Nicht mehr komplett verfallen

"Are You Gonna Go My Way"? Will Lenny Kravitz nach eineinhalb Stunden wissen. Und das Publikum gibt zumindest bei diesem Lied eine eindeutige Antwort: "Ja!" Die Halle tobt, die Menschen hüpfen, singen mit, die Hände nach oben gereckt.
Die eineinhalb Stunden zuvor ist das Publikum nicht immer ganz mit Lenny Kravitz einverstanden. Ein wenig zu glatt und routiniert kommt er am Mittwochabend beim Konzert in der Olympiahalle rüber.
Natürlich hat er immer noch eine einnehmende Ausstrahlung, natürlich reicht es, wenn er einen Hüftschwung macht, um die Fans zum Kreischen zu bringen, natürlich müssen ein paar Fans von den Sanitätern herausgezogen werden, natürlich ist seine Stimmgewalt und sein Gitarrenspiel virtuos, natürlich sind die Hits der Neunziger noch immer gut anzuhören und auch die von seiner neuen Platte hörenswert.

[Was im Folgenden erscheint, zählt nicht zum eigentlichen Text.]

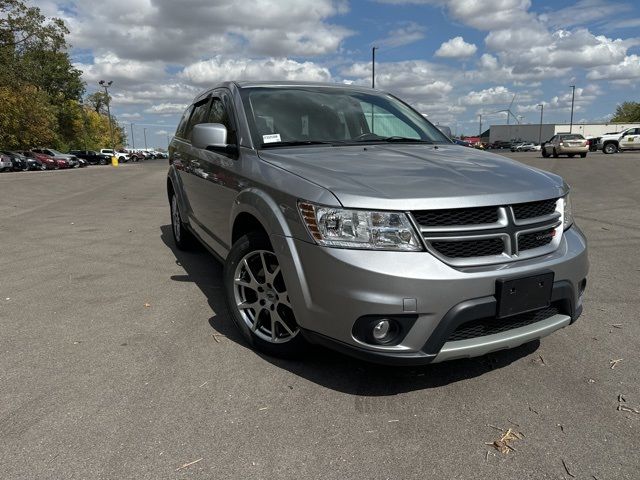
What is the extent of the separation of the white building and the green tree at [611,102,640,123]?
1394cm

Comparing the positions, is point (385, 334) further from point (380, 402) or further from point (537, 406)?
point (537, 406)

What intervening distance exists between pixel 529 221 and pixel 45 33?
47.5 meters

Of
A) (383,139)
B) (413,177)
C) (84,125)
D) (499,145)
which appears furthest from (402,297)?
(499,145)

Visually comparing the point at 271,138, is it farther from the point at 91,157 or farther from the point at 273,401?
the point at 91,157

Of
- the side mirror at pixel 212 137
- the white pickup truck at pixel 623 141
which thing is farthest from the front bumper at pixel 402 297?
the white pickup truck at pixel 623 141

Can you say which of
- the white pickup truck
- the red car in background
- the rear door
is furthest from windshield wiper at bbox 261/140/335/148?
the red car in background

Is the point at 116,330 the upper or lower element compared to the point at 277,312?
lower

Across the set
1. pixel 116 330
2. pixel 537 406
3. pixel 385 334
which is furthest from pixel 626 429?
pixel 116 330

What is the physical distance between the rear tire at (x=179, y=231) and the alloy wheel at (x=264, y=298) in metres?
2.79

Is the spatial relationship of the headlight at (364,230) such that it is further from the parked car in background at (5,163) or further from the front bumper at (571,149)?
the parked car in background at (5,163)

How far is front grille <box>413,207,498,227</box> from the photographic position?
2.50 metres

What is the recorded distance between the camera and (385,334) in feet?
8.42

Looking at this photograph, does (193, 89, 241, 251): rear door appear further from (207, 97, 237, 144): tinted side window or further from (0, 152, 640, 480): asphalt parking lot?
(0, 152, 640, 480): asphalt parking lot

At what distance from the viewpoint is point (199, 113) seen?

Und natürlich hat Kravitz wieder einmal eine hochkarätige Band dabei: David Bowies langjährige Bassistin Gail Ann Dorsey, an der Gitarre natürlich wie gewohnt Craig Ross und dazu drei Bläser, denen es beinahe gelingt, Kravitz in den Schatten zu spielen.
Doch die Zuschauer sind Lenny Kravitz nicht mehr komplett verfallen. Zu gekünstelt wirkt sein Gehabe manchmal, sein Gesichtsaudruck, seine Gesten, seine Bewegungenl. Wenn er über die Bühne schreitet, so tut, als würde er jeden Fan persönlich anlächeln oder zum Mitklatschen auffordern. Bei dem Konzert wird auch deutlich, wie gut die Songs zwar sind, aber auch wie ähnlich. Die Stücke der neuen Platte "Black and White America" unterscheiden sich nur wenig von den alten Sachen.
Nur zwei Mal zieht Lenny Kravitz sein Publikum völlig in den Bann. Bei "Are You Gonna Go My Way" - und bei der letzten Zugabe: "Let Love Rule". Kravitz verlässt die Bühne, klatscht die Fans in der ersten Reihe ab und macht eine Runde um die Olympiahalle. Ein Bad in der Menge. Da kann das Publikum gar nicht anders, als ihn bedingungslos zu lieben.